Seul Wu An ne lui avait jamais joué de tours.

Après avoir ramassé la rascasse avec précaution et l'avoir jetée dans la boîte à matériel, Wu An dit : « Les rascasses ne valent pas cher, mais elles sont délicieuses. Si on en prend quelques-unes, on les fera cuire ce soir. »

A Qing déglutit et hocha vite la tête : « Je suis mon grand frère. »

Il ne savait pas si c'était à cause de ces paroles, mais les trois poissons suivants furent tous des rascasses. Il en était plutôt content : la sensation de prendre du poisson sans arrêt était tout simplement grisante.

Heureusement, A Qing l'aidait à l'épuisette et décrochait les hameçons. Il n'avait qu'à amorcer à la crevette avariée et à lancer, presque sans temps mort.

Après avoir remonté une nouvelle rascasse, sa valeur de chance baissa encore.

Il n'en restait plus grand-chose.

Après environ quatre minutes d'attente, il prit un autre poisson.

C'était un bar.

« Grand frère, ce bar est le plus gros. »

« Il doit faire dans les dix jin. »

« Formidable, mon grand frère. »

A Qing le couvrait de louanges.

Les deux hommes sur le gros récif d'à côté gardaient leur posture de pêche, apparemment immobiles. Aucun intérêt à bouger si l'on ne prend rien.

Wu An avait l'habitude des exagérations d'A Qing. Le poisson qu'il avait pris n'était pas si gros, mais il faisait tout de même six ou sept jin.

Et aucun de ses poissons ne s'était échappé. Il en était plutôt satisfait.

Tandis qu'il réamorçait avec de la crevette avariée et s'apprêtait à lancer, il appliqua de nouveau sa valeur de chance à la canne.

[Valeur de chance : 11 (2)]

[Canne à pêche ordinaire : (+3)]

Il venait à peine de lancer et n'avait pas échangé deux mots avec A Qing que la pointe plongea : un poisson.

Il ne s'était pas trompé.

La valeur de chance déterminait s'il pouvait prendre du poisson, et plus elle était haute, plus il en prenait vite, et inversement.

« Grand frère, tu es tellement rapide ! Tu en prends encore et encore. » A Qing était envieux. Incapable de réprimer son envie de pêcher, il demanda : « Je peux essayer d'en remonter un ? »

Wu An secoua la tête : « Pêche toi-même. »

Si ce poisson s'échappait, leur relation se fissurerait. Dans sa vie antérieure, en parcourant Douyin, il avait vu des frères jurés se brouiller à cause d'un poisson perdu.

Les commentaires étaient pleins de gens compréhensifs, certains affirmant même que les frères jurés du Jardin des Pêchers eux-mêmes se seraient séparés.

A Qing était abattu : « Ma canne est exactement comme celles des deux types d'à côté ; il ne se passe rien du tout. »

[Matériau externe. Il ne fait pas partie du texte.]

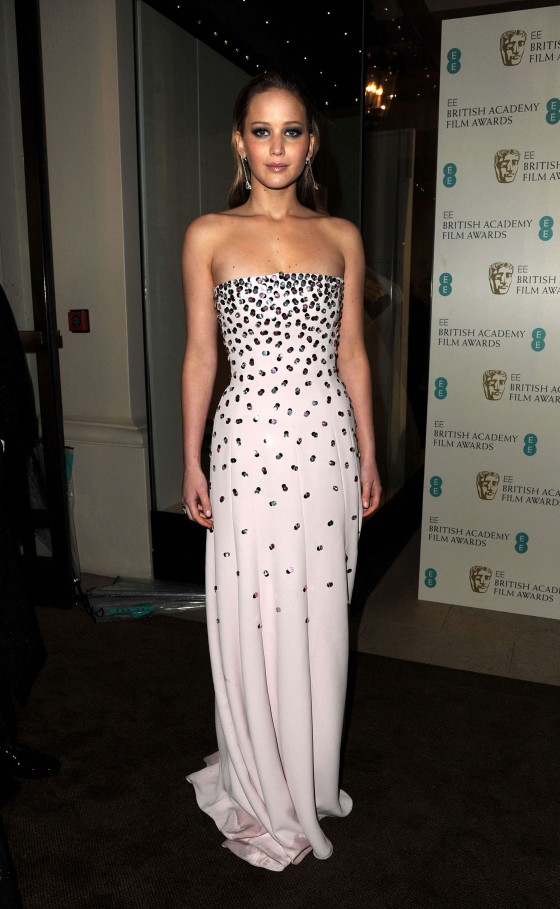 Jennifer Lawrence at BAFTA 2013 Awards in London -07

Lin Hu se sentit offensé et cria avec colère : « Qu'est-ce que tu racontes ? Ce n'est pas pareil ! J'ai pris une rascasse. »

Lin Bin agita la main d'un air méprisant : « Moi, j'ai remonté un bar. Et toi, tu as pris quoi ? »

A Qing resta sans voix.

Wu An jeta un regard aux deux hommes en pensant : 'Vous m'avez demandé mon avis avant de vous moquer de mon petit frère ?'

Il tendit la main, prit la canne d'A Qing, appliqua ses deux derniers points de valeur de chance à la canne et désigna un endroit au hasard : « A Qing, change de place. »

A Qing, très docile, ajusta aussitôt sa position.